On Saturday the Times’  Sheera Frenkel profiled Dr. Mercola and cited multiple examples of his work, beginning with an article he published that appeared on Facebook in February. As Frenkel reports, that article, clocking in at 3400 words, “declared coronavirus vaccines were “a medical fraud” and said the injections did not prevent infections, provide immunity or stop transmission of the disease.” The article (now deleted by Facebook) purportedly claimed that COVID-19 vaccines “alter[ed] your genetic coding, turning you into a viral protein factory that has no off-switch.”  Spread by other anti-vaccine activists and translated into multiple languages, these assertions eventually reached 400,000 Facebook viewers.

Mercola, described as an “internet-savvy entrepreneur who employs dozens,” has, according to Frenkel’s reporting, published approximately 600 articles on Facebook since the advent of the COVID-19 pandemic.

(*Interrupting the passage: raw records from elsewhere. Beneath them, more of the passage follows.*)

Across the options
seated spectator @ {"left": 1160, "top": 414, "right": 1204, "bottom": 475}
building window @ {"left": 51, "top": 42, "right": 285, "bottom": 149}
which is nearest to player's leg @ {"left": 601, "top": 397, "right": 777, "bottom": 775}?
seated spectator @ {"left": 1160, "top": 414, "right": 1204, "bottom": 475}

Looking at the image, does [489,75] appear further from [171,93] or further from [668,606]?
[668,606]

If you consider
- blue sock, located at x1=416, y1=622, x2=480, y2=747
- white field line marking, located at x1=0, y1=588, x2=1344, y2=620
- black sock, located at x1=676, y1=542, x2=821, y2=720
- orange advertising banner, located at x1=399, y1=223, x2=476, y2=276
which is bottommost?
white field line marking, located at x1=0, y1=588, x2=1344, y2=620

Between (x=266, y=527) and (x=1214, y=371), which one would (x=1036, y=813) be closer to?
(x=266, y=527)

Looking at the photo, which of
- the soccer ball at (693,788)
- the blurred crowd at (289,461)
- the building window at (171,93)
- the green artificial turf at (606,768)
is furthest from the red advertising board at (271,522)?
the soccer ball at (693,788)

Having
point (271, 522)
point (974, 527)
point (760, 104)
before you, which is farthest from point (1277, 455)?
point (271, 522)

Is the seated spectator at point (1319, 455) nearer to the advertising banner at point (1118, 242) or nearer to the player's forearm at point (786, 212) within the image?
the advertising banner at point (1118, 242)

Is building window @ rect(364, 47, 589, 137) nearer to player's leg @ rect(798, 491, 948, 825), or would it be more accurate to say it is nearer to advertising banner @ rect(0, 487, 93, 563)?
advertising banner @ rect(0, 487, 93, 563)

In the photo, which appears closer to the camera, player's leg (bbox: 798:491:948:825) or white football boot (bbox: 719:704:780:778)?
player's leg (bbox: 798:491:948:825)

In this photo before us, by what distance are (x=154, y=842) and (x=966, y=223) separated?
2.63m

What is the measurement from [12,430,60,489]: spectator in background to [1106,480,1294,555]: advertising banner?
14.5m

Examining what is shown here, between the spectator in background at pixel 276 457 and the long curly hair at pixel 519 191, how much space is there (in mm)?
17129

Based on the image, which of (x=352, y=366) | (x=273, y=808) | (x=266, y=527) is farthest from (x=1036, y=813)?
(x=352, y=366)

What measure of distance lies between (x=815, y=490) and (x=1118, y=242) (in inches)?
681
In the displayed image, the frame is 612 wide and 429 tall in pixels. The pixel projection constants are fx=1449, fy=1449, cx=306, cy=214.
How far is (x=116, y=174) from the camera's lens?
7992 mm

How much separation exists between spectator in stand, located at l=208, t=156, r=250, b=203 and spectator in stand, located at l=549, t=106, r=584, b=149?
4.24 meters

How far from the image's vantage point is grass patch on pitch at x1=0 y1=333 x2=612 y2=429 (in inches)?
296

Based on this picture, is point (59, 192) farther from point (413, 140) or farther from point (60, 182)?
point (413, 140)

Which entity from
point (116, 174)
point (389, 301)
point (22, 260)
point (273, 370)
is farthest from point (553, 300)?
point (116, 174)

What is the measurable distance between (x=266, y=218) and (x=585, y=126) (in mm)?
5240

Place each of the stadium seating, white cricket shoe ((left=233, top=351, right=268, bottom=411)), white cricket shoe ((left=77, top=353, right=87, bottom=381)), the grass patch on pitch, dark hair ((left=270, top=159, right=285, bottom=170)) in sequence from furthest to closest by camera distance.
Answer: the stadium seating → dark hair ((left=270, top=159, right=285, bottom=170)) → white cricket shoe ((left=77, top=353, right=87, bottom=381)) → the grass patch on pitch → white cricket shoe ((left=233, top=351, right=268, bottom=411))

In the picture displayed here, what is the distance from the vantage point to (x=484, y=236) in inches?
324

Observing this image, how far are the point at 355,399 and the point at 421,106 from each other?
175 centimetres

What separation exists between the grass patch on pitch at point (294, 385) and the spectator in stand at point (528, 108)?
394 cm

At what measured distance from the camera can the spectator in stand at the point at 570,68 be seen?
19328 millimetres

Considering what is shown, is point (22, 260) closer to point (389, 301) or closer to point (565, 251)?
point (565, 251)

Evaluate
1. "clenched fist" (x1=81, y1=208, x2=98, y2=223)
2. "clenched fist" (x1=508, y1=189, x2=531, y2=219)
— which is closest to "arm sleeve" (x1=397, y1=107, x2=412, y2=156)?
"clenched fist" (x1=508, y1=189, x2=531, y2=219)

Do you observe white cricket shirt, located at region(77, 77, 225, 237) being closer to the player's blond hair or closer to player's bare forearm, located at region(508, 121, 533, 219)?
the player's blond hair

“Mercola is the pioneer of the anti-vaccine movement,” said Kolina Koltai, a researcher at the University of Washington who studies online conspiracy theories. “He’s a master of capitalizing on periods of uncertainty, like the pandemic, to grow his movement.”

As the vaccination effort in this country approaches what can charitably be described as peak acceptance, the focus of many in the media has justifiably been on such political propaganda outlets such as Fox News, whose motivation for disseminating such lies can be attributed to political ends. It has become increasingly obvious, however, that many of those who refuse to be vaccinated (and thus contribute to the spread of COVID-19 through mutations such as the current delta variant) are having their political preconceptions against vaccinations reinforced through pseudo-medical misinformation they read online.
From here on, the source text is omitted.